### Task requirements
1: In the article on pandemic housing support, reproduce the passage starting at "The Mainichi Shimbun" and ending at "to affected residents.", but swap "ordinance-designated cities" for "major designated cities".
2: Condense the paragraph of the article on pandemic housing support that begins "The households received assistance" into a short bulleted list of its main facts.

### Text section
========

The Central Government Building No. 5 that houses the Health, Labor and Welfare Ministry is seen in this file photo taken in Tokyo's Chiyoda Ward on Oct. 14, 2015. (Mainichi/Kimi Takeuchi)

TOKYO -- At least 125,874 households in Japan received housing support over the nine months up to December 2020 as the prolonged coronavirus pandemic took a heavy toll on people's livelihoods, a Mainichi Shimbun survey has found.

    The households received assistance ranging from benefits for securing housing and the temporary provision of public housing, to rent reductions and exemptions. In 15 of the local governments covered by the survey, the number of allowance payments shot up to a level more than 40 times that of the previous fiscal year. Among them were Oita and Shimane prefectures in western Japan, indicating that not only urban areas but also local regions have been suffering from the pandemic's impact.

    The Mainichi Shimbun queried the Ministry of Health, Labor and Welfare, 47 prefectural governments and 20 ordinance-designated cities about the status of their housing-related assistance implemented between April 2020 -- when Japan's first state of emergency over the coronavirus was called -- and December that year. As a large number of people have lost jobs or seen a decline in income due to the economic downturn triggered by the spread of COVID-19 infections, local authorities have been providing housing support to affected residents.

========

### Recorded data
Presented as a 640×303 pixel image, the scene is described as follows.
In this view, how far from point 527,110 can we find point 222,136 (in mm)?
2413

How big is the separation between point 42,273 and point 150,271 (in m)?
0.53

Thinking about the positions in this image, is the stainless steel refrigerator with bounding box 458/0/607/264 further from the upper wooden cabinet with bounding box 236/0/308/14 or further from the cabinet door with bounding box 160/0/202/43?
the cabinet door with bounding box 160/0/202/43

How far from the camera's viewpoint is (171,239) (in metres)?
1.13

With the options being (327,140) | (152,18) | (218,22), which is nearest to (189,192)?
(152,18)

========

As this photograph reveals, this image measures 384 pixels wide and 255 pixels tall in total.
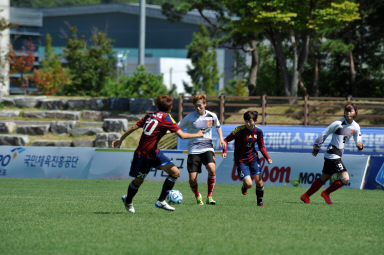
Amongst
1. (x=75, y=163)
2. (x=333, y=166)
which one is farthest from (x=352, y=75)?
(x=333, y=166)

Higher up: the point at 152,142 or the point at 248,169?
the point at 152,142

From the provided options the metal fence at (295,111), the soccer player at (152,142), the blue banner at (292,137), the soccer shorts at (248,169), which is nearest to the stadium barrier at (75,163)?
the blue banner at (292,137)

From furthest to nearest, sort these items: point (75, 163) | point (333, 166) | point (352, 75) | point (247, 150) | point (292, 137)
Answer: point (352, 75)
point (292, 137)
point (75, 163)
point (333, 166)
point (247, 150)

========

### Task-by-task results
1:
The Mainichi Shimbun queried the Ministry of Health, Labor and Welfare, 47 prefectural governments and 20 major designated cities about the status of their housing-related assistance implemented between April 2020 -- when Japan's first state of emergency over the coronavirus was called -- and December that year. As a large number of people have lost jobs or seen a decline in income due to the economic downturn triggered by the spread of COVID-19 infections, local authorities have been providing housing support to affected residents.

2:
- Types of assistance: benefits for securing housing, temporary provision of public housing, and rent reductions and exemptions.
- In 15 of the surveyed local governments, allowance payments rose to more than 40 times the previous fiscal year's level.
- Oita and Shimane prefectures in western Japan were among them. This indicates that local regions, not only urban areas, have suffered from the pandemic's impact.